La condition est très similaire à un développement connu appelé thrombocytopénie induite par l'héparine, selon l'American Society of Hematology, de nouvelles directives publiées plus tôt cette semaine. Il appelle également la condition VITT.

L'ASH a publié des directives indiquant que le malaise, les maux de tête et la fièvre normaux après la vaccination ne sont pas préoccupants.

"Les patients présentant des symptômes sévères, récurrents ou persistants, notamment des maux de tête intenses, des douleurs abdominales, des nausées et des vomissements, des troubles de la vision, un essoufflement et / ou des douleurs et gonflements aux jambes, persistants ou débutant quatre à 20 jours après la vaccination, doivent être évalués. de toute urgence par un prestataire médical et une considération accordée au VITT sous-jacent ", déclare ASH dans le nouveau guide.

"Bien que les informations actuelles établissent un lien entre le VITT et les vaccins AstraZeneca et Johnson & Johnson, les patients présentant un timing et des symptômes évocateurs après un vaccin COVID-19 doivent être évalués pour le VITT."

Le Comité consultatif des CDC sur les pratiques d'immunisation a prévu une réunion le 23 avril pour reprendre la question après avoir refusé de prendre une décision mercredi.

"Nous devons savoir quelle est l'ampleur du problème", a déclaré le Dr Kevin Ault, professeur et directeur de division au Centre médical de l'Université du Kansas. "Nous allons donc secouer les arbres dans les bases de données dont dispose le CDC et nous devons également savoir quel est le dénominateur - est-ce que ce ne sont que des jeunes femmes ou toute la population qui a été vaccinée ?"

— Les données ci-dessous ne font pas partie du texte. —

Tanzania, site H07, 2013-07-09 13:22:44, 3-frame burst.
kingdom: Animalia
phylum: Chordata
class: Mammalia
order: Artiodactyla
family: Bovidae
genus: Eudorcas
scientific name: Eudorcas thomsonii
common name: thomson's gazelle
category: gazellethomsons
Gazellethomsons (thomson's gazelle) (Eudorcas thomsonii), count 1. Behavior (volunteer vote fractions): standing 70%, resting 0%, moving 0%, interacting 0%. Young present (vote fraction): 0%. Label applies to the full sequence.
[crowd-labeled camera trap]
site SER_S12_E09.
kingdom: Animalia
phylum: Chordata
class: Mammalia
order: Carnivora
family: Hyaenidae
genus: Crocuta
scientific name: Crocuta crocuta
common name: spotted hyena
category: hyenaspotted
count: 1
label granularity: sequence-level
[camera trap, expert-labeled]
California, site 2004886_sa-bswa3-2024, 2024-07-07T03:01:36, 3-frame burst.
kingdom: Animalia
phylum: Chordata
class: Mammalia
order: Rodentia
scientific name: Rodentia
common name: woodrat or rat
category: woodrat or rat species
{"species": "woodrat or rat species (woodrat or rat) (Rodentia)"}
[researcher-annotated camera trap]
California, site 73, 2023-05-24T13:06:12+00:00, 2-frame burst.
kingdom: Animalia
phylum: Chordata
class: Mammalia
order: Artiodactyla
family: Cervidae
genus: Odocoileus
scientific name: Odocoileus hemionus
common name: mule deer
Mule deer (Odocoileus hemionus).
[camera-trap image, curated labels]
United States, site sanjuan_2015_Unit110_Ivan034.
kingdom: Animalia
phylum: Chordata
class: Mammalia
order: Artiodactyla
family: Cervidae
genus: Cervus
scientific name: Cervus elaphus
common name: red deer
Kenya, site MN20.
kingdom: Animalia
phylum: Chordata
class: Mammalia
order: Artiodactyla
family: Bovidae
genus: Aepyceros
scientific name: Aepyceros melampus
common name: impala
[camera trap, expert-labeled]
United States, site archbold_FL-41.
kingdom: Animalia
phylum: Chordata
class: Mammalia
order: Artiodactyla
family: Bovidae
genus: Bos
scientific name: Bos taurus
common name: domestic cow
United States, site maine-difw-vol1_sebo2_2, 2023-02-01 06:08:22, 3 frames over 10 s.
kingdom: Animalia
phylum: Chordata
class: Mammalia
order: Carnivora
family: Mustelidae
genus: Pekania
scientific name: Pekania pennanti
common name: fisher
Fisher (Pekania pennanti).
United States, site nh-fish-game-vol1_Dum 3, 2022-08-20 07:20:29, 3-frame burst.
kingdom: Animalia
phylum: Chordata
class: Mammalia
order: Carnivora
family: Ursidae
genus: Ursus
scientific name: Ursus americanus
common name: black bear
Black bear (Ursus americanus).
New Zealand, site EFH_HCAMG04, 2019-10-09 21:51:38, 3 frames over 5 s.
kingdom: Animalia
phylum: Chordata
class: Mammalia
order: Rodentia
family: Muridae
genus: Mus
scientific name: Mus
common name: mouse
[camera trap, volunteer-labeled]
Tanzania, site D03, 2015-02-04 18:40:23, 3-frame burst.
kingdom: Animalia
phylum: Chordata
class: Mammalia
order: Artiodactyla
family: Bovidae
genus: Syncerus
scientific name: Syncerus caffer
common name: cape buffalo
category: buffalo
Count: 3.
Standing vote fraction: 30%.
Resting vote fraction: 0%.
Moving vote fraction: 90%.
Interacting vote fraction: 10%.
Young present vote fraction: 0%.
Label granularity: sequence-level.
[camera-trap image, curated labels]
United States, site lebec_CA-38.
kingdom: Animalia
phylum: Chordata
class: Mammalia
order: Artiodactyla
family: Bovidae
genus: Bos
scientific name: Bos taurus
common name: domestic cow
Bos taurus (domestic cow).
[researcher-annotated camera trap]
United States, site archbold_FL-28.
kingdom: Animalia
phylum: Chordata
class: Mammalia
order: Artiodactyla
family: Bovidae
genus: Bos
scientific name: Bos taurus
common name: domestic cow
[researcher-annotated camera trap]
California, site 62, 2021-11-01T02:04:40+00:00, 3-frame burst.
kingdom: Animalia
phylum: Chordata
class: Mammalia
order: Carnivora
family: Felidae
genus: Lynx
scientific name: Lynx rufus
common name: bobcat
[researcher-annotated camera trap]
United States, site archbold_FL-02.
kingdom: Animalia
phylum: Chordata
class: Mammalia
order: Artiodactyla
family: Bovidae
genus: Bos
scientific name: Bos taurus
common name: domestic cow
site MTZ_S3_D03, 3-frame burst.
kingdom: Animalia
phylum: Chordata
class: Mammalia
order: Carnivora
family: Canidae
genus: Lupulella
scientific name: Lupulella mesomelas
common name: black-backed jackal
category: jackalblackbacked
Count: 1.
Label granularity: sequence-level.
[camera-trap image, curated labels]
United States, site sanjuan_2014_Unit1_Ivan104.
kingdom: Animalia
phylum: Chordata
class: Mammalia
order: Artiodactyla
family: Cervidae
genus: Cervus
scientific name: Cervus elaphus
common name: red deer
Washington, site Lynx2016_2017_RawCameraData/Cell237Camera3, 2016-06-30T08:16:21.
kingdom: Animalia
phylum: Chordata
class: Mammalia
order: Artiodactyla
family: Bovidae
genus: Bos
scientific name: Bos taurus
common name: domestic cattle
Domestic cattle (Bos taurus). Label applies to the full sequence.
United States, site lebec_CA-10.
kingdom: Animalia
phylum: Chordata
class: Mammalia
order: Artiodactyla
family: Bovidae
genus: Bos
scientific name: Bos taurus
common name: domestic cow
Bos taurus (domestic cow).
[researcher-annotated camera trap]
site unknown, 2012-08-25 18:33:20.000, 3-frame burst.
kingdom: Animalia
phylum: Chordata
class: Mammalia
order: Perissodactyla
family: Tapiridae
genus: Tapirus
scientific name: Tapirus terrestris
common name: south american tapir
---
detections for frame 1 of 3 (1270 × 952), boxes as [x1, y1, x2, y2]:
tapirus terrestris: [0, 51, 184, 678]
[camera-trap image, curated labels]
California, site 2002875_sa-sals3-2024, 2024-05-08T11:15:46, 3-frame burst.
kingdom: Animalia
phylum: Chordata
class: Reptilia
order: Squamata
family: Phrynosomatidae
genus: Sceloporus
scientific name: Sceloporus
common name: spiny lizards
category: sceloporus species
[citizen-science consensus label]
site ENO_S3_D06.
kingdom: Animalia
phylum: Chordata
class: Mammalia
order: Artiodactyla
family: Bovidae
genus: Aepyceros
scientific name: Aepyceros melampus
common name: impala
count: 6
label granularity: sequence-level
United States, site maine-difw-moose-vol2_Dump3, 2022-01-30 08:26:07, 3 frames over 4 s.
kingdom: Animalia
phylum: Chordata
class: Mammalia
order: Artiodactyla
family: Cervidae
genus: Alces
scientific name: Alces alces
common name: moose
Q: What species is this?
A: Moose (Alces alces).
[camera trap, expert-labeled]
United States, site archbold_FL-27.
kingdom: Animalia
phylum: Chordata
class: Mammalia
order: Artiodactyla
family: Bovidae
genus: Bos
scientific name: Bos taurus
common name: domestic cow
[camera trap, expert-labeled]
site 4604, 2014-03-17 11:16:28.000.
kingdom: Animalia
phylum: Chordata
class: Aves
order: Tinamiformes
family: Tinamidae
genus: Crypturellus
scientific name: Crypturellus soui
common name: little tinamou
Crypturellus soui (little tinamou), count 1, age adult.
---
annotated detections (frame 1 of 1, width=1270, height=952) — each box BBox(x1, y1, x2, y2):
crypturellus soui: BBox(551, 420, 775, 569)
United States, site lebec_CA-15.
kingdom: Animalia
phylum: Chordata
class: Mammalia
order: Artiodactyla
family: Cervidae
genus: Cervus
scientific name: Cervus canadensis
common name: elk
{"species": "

Le CDC veut savoir s'il y a quelque chose de spécifique qui pourrait exposer les personnes à un risque plus élevé de développer des caillots sanguins après la vaccination.

"Il y a encore un bon nombre de personnes aux États-Unis qui ont été vaccinées au cours des deux dernières semaines", a déclaré Ault. "Nous avons vu ces réactions dans les deux semaines, donc cela ne semble pas très long, mais nous aurons une bonne quantité de données dans ces neuf ou dix jours."

Dans une lettre au New England Journal of Medicine, des scientifiques de Janssen, la branche vaccinale de Johnson & Johnson, affirment qu'il n'y a pas suffisamment de preuves pour montrer que le vaccin Covid-19 de la société provoque les caillots sanguins et qu'ils "travaillent en étroite collaboration avec des experts. et les régulateurs pour évaluer les données, et nous soutenons la communication ouverte de ces informations aux professionnels de la santé et au public. "

"Pour le moment", écrivent-ils, "les preuves sont insuffisantes pour établir une relation causale entre ces événements et le vaccin Ad26.COV2.S."

Les vaccins fabriqués par Moderna et Pfizer / BioNTech utilisent une technologie différente qui envoie du matériel génétique dans le corps enveloppé de lipides, et ils n'ont pas été liés à des caillots sanguins.